Selected extract:

Lost in a credibility canyon

Commentary

by William H. Freivogel

 

During the Johnson and Nixon presidencies, the press talked about the credibility gap, first relating to Vietnam and later Watergate.

During the Trump administration there is the credibility canyon.

We begin with a president who has lied more than any other president over such a short time.  Armies of fact trackers work overtime on whoppers like President Obama tapping Trump Tower and the phantom millions of fraudulent voters who denied him a popular vote victory.

Yet even this incredible, uncredible president turns out to be more truthful at times than his lawyers.

Trump lawyer Jay Sekulow was entirely unbelievable in his appearances on last Sunday’s TV talk shows when he claimed Trump wasn’t under investigation for obstruction of justice, while the president himself had tweeted he was under investigation.  Sekulow didn’t help himself when he began talking about the obstruction investigation as something that was occurring.

https://www.washingtonpost.com/news/the-fix/wp/2017/06/19/trumps-lawyers-very-confusing-sunday-annotated/?hpid=hp_hp-more-top-stories_fix-sekulow-915am%3Ahomepage%2Fstory&tid=a_inl&utm_term=.f7cf02508478

Chris Wallace, the nearest thing Fox has to a professional journalist, called Sekulow on the contradiction and extracted from him the admission he had no way of knowing whether the president is under investigation for obstruction.  No one from the special counsel had talked to Sekulow and it is not standard practice to inform a person he is a target at the outset of an investigation.

Sekulow was reprising unfounded comments from a week earlier on ABC’s “This Week” when he grossly misstated the testimony of fired FBI director James B. Comey.  Sekulow claimed then “it was made very clear from the FBI director on multiple occasions that the president had not been and was not under investigation for obstruction of justice.”

In fact, Comey said no such thing. Comey declined to make a conclusion about whether Trump engaged in obstruction of justice, leaving that legal judgment to Special Counsel Robert S. Mueller III.  “I don’t think it’s for me to say whether the conversation I had with the president was an effort to obstruct,” Comey testified.  “I took it as a very disturbing thing, very concerning, but that’s a conclusion I’m sure the special counsel will work towards to what the intention was there and whether that’s an offense.”

In the week between Sekulow’s two appearances, not only had Trump tweeted he was under investigation, but the Washington Post had reported that five unnamed officials said Mueller was pursuing an obstruction investigation of the president.  Sekulow, however, was undeterred.

Stated task 1: How many lines in the entries contain the string "slate"? Give only the count.
The credibility commentary and the entries that follow it are unrelated material.

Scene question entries
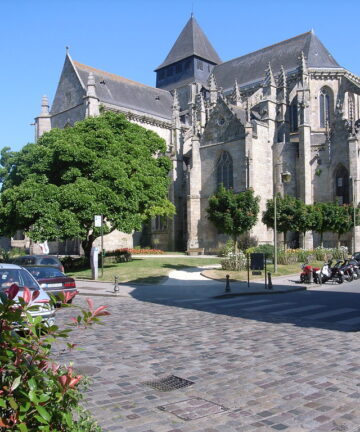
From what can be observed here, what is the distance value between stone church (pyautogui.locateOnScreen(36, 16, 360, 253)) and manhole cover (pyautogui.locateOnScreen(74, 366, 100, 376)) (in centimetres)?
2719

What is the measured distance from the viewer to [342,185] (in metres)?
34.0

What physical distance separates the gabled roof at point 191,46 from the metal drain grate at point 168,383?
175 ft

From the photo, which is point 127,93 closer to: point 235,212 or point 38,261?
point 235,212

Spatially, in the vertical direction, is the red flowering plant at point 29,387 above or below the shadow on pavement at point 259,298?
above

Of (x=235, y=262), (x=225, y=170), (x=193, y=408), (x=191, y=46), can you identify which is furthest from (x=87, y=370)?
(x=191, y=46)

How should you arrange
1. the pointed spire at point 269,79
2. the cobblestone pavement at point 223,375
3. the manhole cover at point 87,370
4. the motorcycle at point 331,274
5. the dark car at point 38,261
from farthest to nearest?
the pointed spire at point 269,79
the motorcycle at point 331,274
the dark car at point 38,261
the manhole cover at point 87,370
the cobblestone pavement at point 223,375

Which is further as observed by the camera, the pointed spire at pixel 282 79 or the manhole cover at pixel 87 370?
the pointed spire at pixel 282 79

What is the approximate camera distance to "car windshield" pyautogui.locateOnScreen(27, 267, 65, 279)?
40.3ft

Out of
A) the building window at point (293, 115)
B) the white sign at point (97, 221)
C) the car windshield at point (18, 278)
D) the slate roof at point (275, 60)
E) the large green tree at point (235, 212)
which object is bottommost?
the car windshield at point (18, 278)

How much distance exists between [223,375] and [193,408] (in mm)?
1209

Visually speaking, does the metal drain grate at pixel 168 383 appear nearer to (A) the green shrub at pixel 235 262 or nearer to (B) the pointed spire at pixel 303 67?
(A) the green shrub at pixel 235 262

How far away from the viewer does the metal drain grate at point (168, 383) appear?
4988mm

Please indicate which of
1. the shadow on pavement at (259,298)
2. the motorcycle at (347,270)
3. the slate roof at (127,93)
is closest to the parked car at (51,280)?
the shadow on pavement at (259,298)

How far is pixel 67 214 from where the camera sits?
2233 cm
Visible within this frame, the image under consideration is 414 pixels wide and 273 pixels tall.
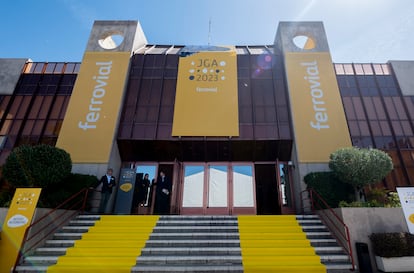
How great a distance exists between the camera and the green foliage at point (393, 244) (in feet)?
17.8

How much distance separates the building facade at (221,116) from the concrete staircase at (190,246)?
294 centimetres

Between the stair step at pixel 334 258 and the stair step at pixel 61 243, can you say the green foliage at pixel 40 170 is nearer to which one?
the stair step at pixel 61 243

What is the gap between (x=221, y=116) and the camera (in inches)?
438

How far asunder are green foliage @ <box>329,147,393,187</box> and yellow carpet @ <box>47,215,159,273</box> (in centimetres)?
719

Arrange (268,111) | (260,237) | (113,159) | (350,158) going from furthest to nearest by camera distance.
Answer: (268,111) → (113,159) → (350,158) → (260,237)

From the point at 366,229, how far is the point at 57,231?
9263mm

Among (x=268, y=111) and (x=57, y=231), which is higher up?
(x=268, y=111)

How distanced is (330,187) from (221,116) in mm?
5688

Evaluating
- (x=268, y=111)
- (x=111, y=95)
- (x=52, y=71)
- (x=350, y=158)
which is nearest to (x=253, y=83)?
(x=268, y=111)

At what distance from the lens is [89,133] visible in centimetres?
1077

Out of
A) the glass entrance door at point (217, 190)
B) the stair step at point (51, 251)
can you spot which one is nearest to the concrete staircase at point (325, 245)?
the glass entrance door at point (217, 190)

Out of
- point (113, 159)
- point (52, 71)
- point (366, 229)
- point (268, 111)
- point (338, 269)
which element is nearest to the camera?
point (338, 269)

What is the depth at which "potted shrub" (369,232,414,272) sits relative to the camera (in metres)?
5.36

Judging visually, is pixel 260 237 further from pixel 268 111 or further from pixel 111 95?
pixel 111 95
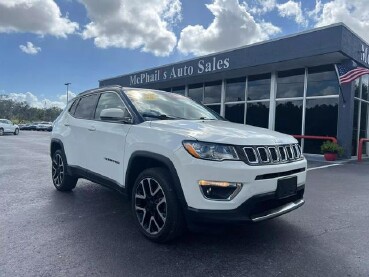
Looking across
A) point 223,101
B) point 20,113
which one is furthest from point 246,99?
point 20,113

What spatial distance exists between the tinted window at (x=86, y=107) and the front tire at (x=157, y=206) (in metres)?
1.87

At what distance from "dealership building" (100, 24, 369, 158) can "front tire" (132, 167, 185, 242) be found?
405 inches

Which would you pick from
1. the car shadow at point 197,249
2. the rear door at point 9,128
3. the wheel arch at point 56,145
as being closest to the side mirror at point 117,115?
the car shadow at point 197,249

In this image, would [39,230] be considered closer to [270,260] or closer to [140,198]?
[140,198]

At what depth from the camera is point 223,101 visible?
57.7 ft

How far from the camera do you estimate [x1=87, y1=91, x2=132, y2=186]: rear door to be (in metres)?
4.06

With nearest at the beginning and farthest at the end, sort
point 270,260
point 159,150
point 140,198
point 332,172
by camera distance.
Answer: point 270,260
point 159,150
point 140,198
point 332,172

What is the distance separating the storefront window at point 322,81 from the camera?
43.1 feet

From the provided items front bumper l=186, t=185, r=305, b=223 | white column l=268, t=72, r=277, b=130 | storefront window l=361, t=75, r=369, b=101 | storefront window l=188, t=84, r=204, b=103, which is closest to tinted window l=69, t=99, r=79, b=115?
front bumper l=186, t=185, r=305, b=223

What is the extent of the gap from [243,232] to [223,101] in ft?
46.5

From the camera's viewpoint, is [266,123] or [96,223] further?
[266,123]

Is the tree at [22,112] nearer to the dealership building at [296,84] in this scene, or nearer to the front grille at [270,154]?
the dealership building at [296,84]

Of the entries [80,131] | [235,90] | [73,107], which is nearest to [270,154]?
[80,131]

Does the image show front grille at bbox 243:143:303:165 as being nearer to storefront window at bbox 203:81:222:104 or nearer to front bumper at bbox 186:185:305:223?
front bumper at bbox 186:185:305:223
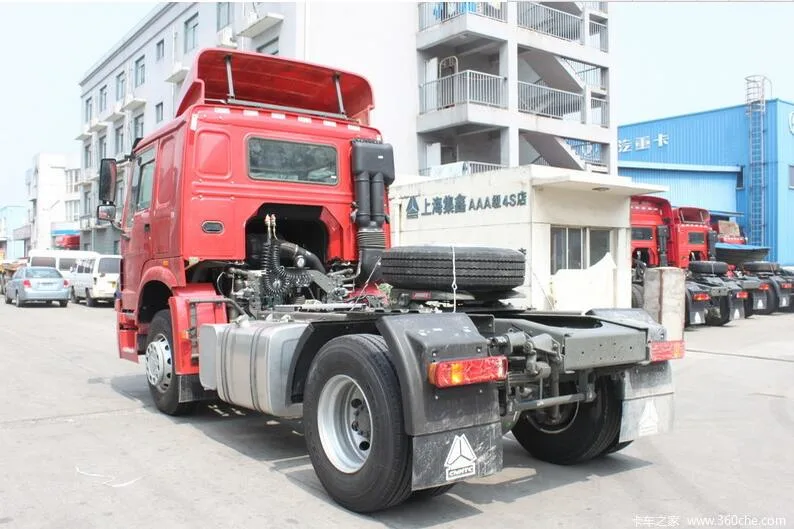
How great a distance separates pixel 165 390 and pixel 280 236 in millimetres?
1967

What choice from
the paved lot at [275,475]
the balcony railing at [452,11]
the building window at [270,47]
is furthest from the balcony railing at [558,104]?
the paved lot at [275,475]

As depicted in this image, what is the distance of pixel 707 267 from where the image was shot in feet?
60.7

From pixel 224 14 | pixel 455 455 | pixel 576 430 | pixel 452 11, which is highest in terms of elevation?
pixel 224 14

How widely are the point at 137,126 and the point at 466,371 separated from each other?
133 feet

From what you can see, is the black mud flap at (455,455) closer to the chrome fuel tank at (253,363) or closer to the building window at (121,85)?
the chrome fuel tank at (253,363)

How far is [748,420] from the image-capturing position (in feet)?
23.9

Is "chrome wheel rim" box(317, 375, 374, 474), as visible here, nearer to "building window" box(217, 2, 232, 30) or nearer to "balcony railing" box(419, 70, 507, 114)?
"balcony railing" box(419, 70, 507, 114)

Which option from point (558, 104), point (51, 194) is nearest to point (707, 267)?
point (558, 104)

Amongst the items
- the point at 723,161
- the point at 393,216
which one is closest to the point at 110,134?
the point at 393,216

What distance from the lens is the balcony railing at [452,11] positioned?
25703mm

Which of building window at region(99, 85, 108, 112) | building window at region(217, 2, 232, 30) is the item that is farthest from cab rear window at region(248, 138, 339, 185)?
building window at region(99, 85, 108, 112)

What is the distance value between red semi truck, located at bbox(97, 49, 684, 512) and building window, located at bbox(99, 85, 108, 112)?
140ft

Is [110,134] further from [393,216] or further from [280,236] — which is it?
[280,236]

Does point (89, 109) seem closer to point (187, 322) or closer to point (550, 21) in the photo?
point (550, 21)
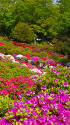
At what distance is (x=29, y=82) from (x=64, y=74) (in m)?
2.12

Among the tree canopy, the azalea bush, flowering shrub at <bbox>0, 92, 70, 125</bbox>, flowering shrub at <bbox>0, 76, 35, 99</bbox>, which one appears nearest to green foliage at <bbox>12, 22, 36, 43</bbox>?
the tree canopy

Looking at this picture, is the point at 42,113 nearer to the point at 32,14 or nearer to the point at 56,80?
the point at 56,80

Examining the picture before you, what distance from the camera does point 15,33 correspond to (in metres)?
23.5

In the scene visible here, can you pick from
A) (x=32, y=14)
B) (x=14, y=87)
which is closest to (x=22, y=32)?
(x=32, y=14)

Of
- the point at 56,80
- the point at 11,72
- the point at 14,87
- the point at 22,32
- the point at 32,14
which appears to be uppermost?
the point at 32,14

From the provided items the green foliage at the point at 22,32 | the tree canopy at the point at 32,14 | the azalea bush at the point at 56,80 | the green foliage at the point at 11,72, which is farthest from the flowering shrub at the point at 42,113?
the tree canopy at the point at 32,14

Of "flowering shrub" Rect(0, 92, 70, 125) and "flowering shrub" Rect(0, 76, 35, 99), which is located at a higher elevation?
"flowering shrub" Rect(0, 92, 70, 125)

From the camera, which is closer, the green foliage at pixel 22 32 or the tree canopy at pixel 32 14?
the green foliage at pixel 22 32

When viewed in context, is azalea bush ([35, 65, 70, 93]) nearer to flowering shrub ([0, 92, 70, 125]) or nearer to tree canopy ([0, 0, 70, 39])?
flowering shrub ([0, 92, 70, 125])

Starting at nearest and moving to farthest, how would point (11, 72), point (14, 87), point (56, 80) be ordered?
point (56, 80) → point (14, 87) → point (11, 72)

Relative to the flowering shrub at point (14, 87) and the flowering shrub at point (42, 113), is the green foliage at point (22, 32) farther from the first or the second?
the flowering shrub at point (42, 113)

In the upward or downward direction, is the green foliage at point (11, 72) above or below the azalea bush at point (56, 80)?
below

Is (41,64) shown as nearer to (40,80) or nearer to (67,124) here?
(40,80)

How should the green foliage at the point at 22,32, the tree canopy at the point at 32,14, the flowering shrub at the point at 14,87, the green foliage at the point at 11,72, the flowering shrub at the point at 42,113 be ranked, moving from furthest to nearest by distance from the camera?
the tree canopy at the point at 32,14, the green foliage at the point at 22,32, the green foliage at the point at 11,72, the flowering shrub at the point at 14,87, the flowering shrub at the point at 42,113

Stated task 2: Could you continue the credibility commentary, starting right after its final sentence?

Final answer 1: 2

Final answer 2:
Maybe it’s just that the Trump White House believes the president’s supporters will believe anything it puts out.  Or maybe it’s just the bad habit of lawyers thinking they can make an argument for the most spurious assertions.

Sekulow has been a pretty successful advocate on religious freedom issues before the United States Supreme Court. He made a name for himself arguing his Jews For Jesus organization has a religious right to distribute literature at an airport. Later he claimed Muslims don’t have a religious right to build a community center near Ground Zero.

Sekulow once said appearing before the Supreme Court made him feel like Rocky, the heroic prizefighter. But his answers to Wallace were gibberish.  He claimed Comey had violated his lawyer-client relationship with Trump, which probably didn’t exist because Comey was serving as the nation’s top investigator, not its top lawyer.

Sekulow also said Trump had the constitutional power to fire Comey partly because the president was just acting on the recommendation of the Justice Department.  But Deputy Attorney General Rod Rosenstein, who wrote a memo criticizing Comey’s handling of the Hillary Clinton email investigation, testified the memo was not written to justify Comey’s firing.

It was pointed out to Sekulow that Trump himself admitted to having decided to fire Comey before the Rosenstein memo and had been thinking about the Russia investigation at the time he fired him.  In fact, it’s pretty clear Trump’s firing of Comey combined with Comey’s account of Trump pressuring him on the Russia investigation are the reasons Rosenstein appointed Mueller as special counsel.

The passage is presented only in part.